In this blog post, we’ll explore:

How Transformer architectures have been adapted for time series forecasting
The innovative design behind Chronos-2
A comprehensive evaluation comparing Chronos-2 against classical baselines
Detailed analysis across four diverse benchmark datasets

In this post I’ll try to compare transformer models with statistical models, which in my opinion is not an apples-to-apples comparison. However, to be fair, there’s no data massaging, feature extraction, or hyperparameter tuning (except for ARIMA: Auto ARIMA is a common baseline). The idea here is to mimic day 0 at an AI/Data Lab: take the dataset and run your model pipeline evals to create baselines.

Transformers for Time Series

The Transformer architecture, introduced in “Attention Is All You Need” paper, revolutionized natural language processing with its self-attention mechanism. Unlike recurrent neural networks (RNNs) that process sequences step-by-step, Transformers can attend to all positions in a sequence simultaneously, capturing long-range dependencies more effectively.

The key insight that made Transformers applicable to time series was recognizing that forecasting is fundamentally a sequence-to-sequence problem. Just as language models predict the next word given context, time series models predict future values given historical observations.

Self-Attention Mechanism

The self-attention mechanism enables the model to weigh the importance of different time steps when making predictions. For time series, this matters a lot. Example: Yesterday’s sales often predict today’s, which captures those short-term patterns we rely on. But we also need to look further back, seasonal patterns from a year ago can inform current forecasts just as much. And then there are those irregular events, like holiday effects or anomalies from months past, that might still be influencing what’s happening now.

Positional Encoding

Since Transformers are inherently order-agnostic, positional information must be explicitly encoded. For time series, this goes beyond simple positional indices. We’re talking about temporal embeddings that capture the hour of day, day of week, or month of year. There’s also the concept of relative positions, which tells the model how far apart two time steps actually are. And of course, calendar features like holidays, weekends, and special events add another layer of context that helps the model understand what’s really going on in the data.

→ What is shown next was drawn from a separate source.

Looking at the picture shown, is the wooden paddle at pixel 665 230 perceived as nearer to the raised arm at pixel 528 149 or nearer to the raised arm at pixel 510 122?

Chronos-2: Universal Time Series Forecasting

Developed by Amazon, Chronos-2 is a 120M-parameter encoder-only model that can tackle univariate, multivariate, and covariate-informed forecasting tasks without any task-specific training. It draws inspiration from the T5 encoder architecture and produces probabilistic forecasts across 21 quantile levels, giving you a detailed picture of prediction uncertainty.

Chronos-2 Diagram

Group Attention

The architectural breakthrough behind Chronos-2 is its group attention mechanism, which enables true in-context learning across multiple related time series. Instead of processing each series in isolation, the model alternates between two types of attention layers. Time attention operates along the temporal axis within each individual series, using standard self-attention with rotary position embeddings (RoPE). Group attention then operates across all series within a group at each time step, allowing the model to share information between variates.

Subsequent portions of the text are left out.